(Born in 1924) Nationality: Spanish Activity: Sculptor and engraver Price range: Between $ 6,000 and 200,000
Eduardo Chillida was born in San Sebastian, Spain, and first studied architecture in Madrid in 1942. Preferring to study drawing, he however gave up his studies in 1947 and went to Paris between 1948 and 1951.
He first produced terracotta and plaster statues before switching to ironworks and took part in the exhibition of young French abstract artists in 1950 showing torsos.
Back in Spain in 1951, he then produced non-figurative works renouncing to represent human figures. He limited himself to showing autonomous forms under the influence of Kandinsky.
In 1955 he took part in the «Eisenplastik» exhibition at the Bern Kunsthalle and at the first Salon of Abstract Sculpture in Paris beside producing a monument dedicated to Sir Alexander Fleming in San Sebastian.
Chillida, who took part in many exhibitions in Spain and abroad insisted on the purity of forms from then on. He was awarded the Sculpture Prize at the 29th Venice Biennial and that from the Graham Foundation in Chicago in 1958 and then the Kandinsky Prize in 1960.
In 1959, Chillida produced his first wood sculptures but carried on with his ironworks.

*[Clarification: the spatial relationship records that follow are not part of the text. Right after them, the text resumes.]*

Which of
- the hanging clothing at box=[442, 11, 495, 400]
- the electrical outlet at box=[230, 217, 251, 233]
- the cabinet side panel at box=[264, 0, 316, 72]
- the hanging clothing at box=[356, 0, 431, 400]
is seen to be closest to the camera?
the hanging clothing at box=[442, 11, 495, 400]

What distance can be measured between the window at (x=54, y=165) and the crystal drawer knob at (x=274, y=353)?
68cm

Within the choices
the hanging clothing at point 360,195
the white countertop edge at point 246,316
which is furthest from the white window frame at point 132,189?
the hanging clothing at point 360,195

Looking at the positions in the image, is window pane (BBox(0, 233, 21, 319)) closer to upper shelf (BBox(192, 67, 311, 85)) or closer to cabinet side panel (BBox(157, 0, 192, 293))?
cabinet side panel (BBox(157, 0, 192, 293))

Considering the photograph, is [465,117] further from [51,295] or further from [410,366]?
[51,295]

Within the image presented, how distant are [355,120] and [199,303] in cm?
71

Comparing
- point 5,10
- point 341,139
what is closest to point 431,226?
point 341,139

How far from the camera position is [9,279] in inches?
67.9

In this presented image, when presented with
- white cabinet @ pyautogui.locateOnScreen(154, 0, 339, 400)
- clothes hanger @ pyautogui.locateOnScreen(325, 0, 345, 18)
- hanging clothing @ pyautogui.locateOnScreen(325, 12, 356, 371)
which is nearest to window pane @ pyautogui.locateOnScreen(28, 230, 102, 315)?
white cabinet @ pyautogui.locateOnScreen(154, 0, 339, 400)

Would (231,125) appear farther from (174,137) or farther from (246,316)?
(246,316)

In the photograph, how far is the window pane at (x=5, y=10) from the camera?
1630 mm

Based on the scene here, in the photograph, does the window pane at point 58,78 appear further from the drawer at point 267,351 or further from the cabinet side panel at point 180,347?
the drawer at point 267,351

With wood he designed a more massive and square organisation of space with assembled beams.
He also was awarded the Carnegie prize in Pittsburgh in 1964 and exhibited his wood sculptures in Paris showing his most important works such as «Abesti Gogora II» or «Abesti Gogora III». After exhibiting in London, he received the Wilhelm Lehmbruck Prize in Duisburg and the Nord-Rhein Westphalen Prize in Düsseldorf. In addition, he had a retrospective exhibition at the Houston Museum, Texas, where he showed «Abesti Gogora V», a 60-ton granite piece. He then took part in the Salon de Mai in Paris and exhibited his works in various parts of the world. Chillida's works, which are seemingly attempting to conquer space, appear to be quite in tune with the paintings produced by Franz Kline or Pierre Soulages.